-- Task brief --
An exact copy of each line below is needed, with no images in it.

-- Recorded information --
*****

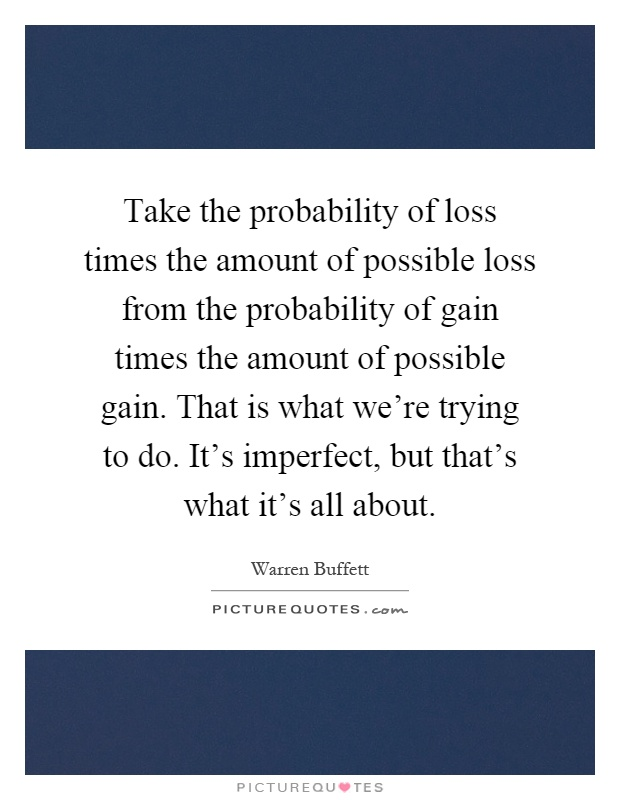 Take the probability of loss times the amount of possible loss from the probability of gain times the amount of possible gain. That is what we're trying to do. It's imperfect, but that's what it's all about Picture Quote #1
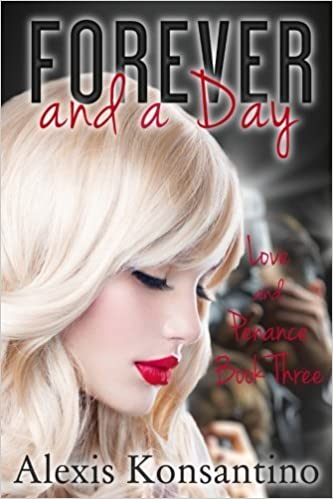 Forever and a Day, Love and Penance Book Three (Volume 3) by Alexis Konsantino (2015-10-05)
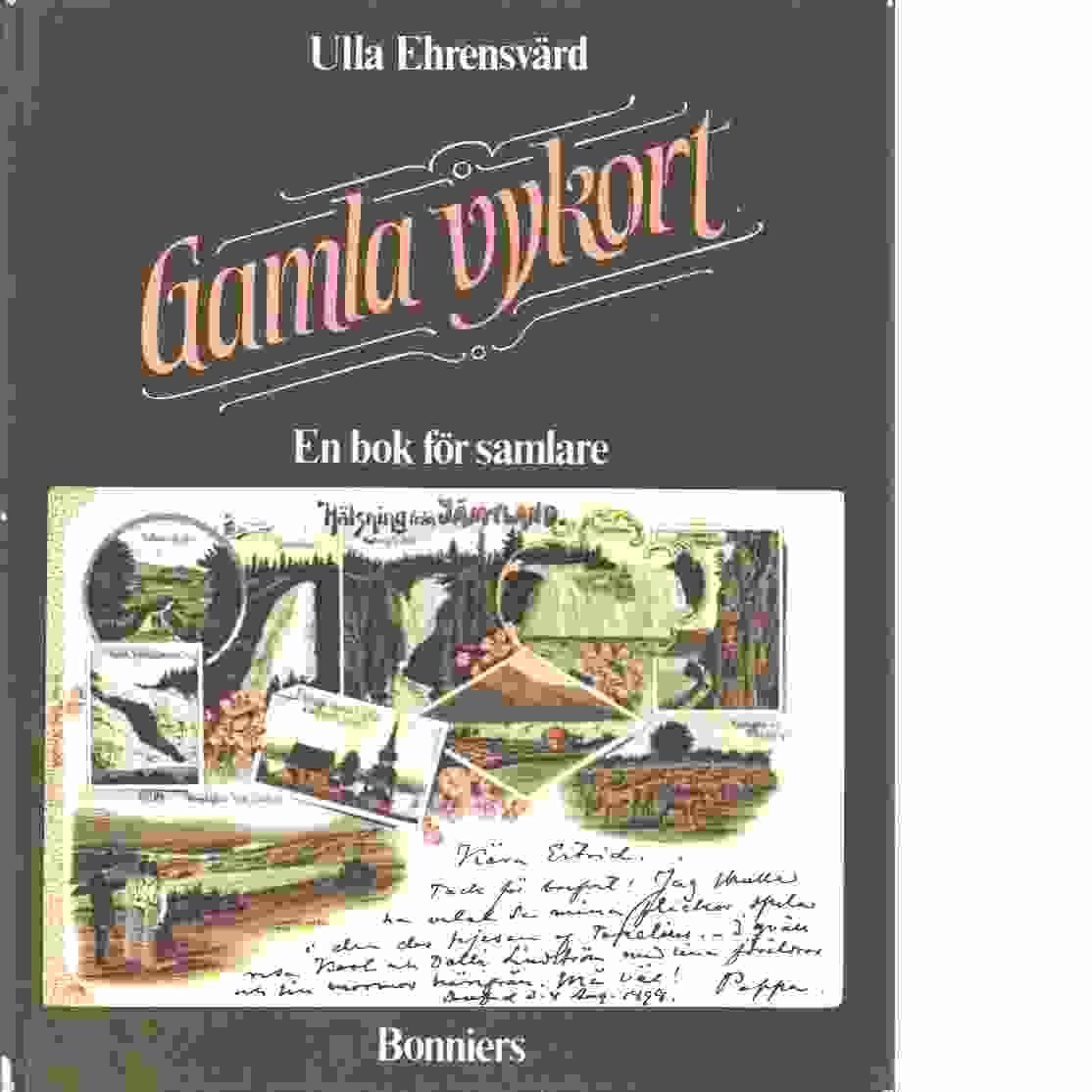 Gamla vykort : en bok för samlare - Ehrensvärd, Ulla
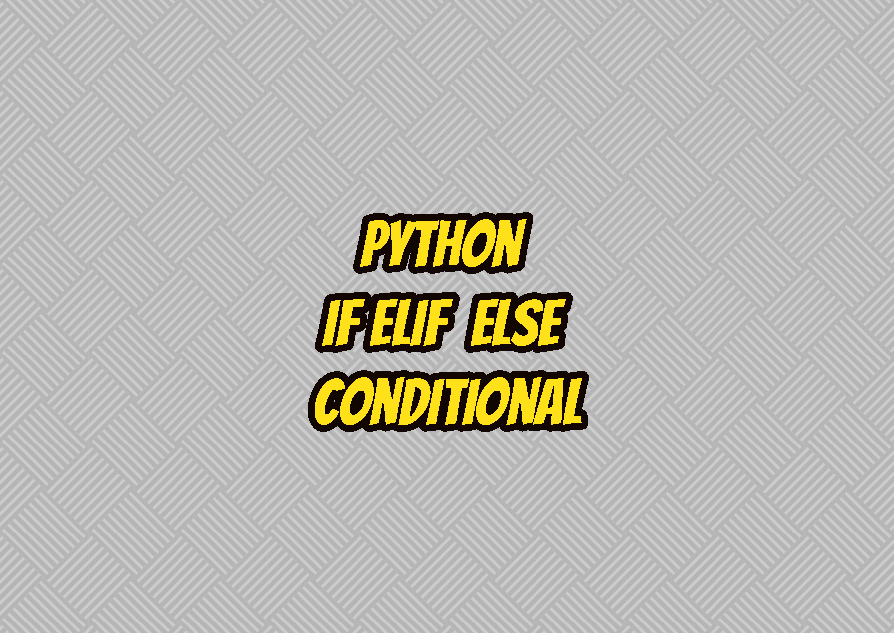 Python If..Elif..Else Conditional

*****

-- Worked solution --
 Take the probability of loss times the amount of possible loss from the probability of gain times the amount of possible gain. That is what we're trying to do. It's imperfect, but that's what it's all about Picture Quote #1
 Forever and a Day, Love and Penance Book Three (Volume 3) by Alexis Konsantino (2015-10-05)
 Gamla vykort : en bok för samlare - Ehrensvärd, Ulla
 Python If..Elif..Else Conditional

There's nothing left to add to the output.